[Start of Reading text]
Malaysia's Anwar -- from threshold of power to prison
Malaysia's Anwar -- from threshold of power to prison
KUALA LUMPUR (Reuters): Once Malaysia's prime-minister-in- waiting, Anwar Ibrahim was cast into the political wilderness only months after he stood at the doorstep of power.
High Court Judge Augustine Paul found the former deputy prime minister and finance minister guilty of corruption and sentenced him to six years in jail on Wednesday.
Barring a reversal of the verdict by an upper appeals court, the ruling sidelines the charismatic 51-year-old from politics at a crucial juncture in Malaysian history.
"I have been dealt a judgment that stinks to high heaven," a defiant Anwar told the High Court after he was convicted.
Until last September, Anwar had been the anointed heir of Prime Minister Mahathir Mohamad, who had planned to relinquish power to his deputy in late 1998 after 17 years at the helm.
Mahathir showed such faith in his protege that in 1997 he turned over the reins to Anwar for two months while he took an extended holiday.
But Asia's financial crisis which erupted in mid-1997 pitched the two strong-willed leaders into conflict by fanning Anwar's ambitions and Mahathir's protective instincts.
The tensions that arose with the end of a decade-long economic boom underscored the two leaders' different styles and ambitions, and ultimately pitted them against one another.
Suave and articulate, Anwar rubbed shoulders with international financiers and eventually was equated with the economic orthodoxy that the acerbic Mahathir said mortgaged Malaysia's future to foreign interests.
Anwar's initial prescription -- tight money and budget surpluses -- was in line with recommendations by the International Monetary Fund but exacerbated Malaysia's first slowdown in 13 years.
[End of Reading text]
[Start of Records provided]
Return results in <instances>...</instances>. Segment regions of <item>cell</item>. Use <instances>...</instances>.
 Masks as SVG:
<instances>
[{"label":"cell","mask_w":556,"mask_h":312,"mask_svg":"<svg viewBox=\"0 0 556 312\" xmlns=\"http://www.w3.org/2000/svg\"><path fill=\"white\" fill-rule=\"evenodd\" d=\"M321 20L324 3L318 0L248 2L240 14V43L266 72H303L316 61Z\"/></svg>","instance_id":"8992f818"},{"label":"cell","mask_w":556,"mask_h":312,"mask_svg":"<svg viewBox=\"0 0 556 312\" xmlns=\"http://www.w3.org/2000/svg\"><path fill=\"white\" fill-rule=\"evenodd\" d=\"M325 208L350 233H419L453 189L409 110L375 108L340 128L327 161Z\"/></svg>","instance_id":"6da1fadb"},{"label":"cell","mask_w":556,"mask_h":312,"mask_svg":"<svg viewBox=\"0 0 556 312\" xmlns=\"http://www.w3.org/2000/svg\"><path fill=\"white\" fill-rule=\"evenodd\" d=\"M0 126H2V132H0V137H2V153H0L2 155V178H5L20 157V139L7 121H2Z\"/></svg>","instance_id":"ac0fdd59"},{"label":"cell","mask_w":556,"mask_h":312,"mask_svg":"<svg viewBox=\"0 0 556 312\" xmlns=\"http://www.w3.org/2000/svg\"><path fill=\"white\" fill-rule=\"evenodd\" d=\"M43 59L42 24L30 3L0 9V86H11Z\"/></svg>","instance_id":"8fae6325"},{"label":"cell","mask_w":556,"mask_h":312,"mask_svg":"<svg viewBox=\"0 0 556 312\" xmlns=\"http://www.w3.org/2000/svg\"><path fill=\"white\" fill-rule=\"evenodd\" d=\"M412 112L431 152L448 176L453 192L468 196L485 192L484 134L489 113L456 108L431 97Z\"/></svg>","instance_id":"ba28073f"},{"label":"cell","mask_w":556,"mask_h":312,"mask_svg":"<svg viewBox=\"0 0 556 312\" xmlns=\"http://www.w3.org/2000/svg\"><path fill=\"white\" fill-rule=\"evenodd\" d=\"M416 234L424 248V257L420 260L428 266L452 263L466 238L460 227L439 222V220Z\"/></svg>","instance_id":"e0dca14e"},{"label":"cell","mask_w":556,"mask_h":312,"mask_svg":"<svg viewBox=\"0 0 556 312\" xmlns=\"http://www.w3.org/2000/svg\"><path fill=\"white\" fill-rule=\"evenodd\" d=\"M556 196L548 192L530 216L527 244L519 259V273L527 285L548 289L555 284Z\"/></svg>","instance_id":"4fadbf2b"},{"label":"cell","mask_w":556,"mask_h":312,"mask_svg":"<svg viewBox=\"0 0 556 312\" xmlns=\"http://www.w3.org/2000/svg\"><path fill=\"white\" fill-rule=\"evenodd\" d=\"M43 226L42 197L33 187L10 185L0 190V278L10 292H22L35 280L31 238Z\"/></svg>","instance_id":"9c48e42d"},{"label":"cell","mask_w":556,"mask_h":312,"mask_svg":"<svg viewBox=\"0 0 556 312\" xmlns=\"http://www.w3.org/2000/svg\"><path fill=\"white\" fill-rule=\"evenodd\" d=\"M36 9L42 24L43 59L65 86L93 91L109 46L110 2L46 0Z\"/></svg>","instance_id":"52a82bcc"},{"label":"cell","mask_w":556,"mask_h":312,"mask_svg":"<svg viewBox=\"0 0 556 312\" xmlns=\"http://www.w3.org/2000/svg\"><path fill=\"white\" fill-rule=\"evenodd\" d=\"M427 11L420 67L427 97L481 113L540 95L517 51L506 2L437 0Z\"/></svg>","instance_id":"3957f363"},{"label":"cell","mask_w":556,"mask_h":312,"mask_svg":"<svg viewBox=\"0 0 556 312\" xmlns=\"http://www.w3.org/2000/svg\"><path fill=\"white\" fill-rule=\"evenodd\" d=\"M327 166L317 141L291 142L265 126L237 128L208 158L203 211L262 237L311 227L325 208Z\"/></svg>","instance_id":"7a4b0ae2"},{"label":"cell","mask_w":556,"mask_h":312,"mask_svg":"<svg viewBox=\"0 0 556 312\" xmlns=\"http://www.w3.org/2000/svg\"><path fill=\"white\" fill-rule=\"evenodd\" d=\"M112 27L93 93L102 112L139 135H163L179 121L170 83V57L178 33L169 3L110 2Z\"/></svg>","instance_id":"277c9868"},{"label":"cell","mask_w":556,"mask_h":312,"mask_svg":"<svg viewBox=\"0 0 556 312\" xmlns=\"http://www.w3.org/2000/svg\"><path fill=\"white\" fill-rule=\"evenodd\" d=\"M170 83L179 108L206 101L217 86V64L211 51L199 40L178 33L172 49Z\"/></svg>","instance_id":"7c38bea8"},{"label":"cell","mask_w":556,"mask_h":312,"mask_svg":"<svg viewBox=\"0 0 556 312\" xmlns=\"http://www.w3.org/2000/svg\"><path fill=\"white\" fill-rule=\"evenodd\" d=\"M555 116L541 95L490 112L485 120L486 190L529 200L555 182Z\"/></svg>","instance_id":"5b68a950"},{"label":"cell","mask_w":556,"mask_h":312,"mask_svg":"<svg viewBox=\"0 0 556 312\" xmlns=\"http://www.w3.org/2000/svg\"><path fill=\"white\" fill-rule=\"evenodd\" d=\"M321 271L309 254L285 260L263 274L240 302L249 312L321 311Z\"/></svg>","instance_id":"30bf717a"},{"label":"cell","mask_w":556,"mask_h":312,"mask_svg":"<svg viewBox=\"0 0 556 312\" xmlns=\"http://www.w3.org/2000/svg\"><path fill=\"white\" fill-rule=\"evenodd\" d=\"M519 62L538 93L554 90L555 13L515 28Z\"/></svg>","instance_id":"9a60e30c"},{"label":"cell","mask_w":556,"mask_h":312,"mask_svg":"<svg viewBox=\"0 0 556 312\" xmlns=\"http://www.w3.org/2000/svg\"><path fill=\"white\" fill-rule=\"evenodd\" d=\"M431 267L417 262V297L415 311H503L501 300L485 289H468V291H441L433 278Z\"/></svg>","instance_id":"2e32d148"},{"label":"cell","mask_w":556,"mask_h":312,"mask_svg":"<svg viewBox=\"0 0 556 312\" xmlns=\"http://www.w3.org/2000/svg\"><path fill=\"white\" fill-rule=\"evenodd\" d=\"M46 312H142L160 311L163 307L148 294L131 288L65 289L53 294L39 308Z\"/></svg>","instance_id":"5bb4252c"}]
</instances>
[End of Records provided]
● Given exercise A
Collect every line of the entries that contains the string "instances".
● Given exercise B
Carry on the news report on Anwar Ibrahim's fall from power, starting after its final sentence.

● Task response A
Return results in <instances>...</instances>. Segment regions of <item>cell</item>. Use <instances>...</instances>.
<instances>
</instances>

● Task response B
The downfall of Indonesian president Soeharto in May 1998 emboldened Anwar's supporters, and his speeches were seen as a threat to Mahathir, now Asia's longest serving statesman.
"When people have truly decided on internal reform, neither the political elite nor their cronies, be they in business or media or anywhere else, will be able to withstand the groundswell," Anwar said in a speech in June 1998.
Tension between Mahathir and Anwar broke into the open during their party's annual general assembly last June when an Anwar protege denounced cronyism -- a code word for Mahathir's powerful business friends.
A book, Fifty Reasons Why Anwar Ibrahim Cannot Become Prime Minister, was distributed at the assembly, detailing a long list of allegations of sexual misconduct by Anwar.
The two men were at pains to conceal their growing differences until Mahathir on September 2 delivered an ultimatum to his deputy to resign from the cabinet.
Anwar refused and was sacked.
Hours later, Anwar denounced his former cabinet colleagues.
"I was not ready to resign because I had repeatedly said that there was a conspiracy at the highest level to see my downfall," Anwar said on the day after he was sacked.
Anwar might have faded into oblivion if his supporters, many of them members of a younger generation hoping for a change in leadership, had not spontaneously taken up the Indonesian students' rally cry of "Reformasi" (reform).
After leading 30,000 anti-government protesters through the capital, Anwar was arrested on September 20.
He was later charged with sodomy and corruption, and appeared in court in late September with a black eye and bruises.
Images of Anwar's injuries sparked international outrage.
A police investigation failed to identify the assailant, but the former police chief finally admitted in February that he hit Anwar, after an investigation by a royal commission.
Anwar has derived his powerbase from a mix of Moslem youth groups and urban intellectuals.
During his heyday as a fast rising star, the man seen as a modern intellectual was given to quoting Shakespeare and Confucius as well as the Koran.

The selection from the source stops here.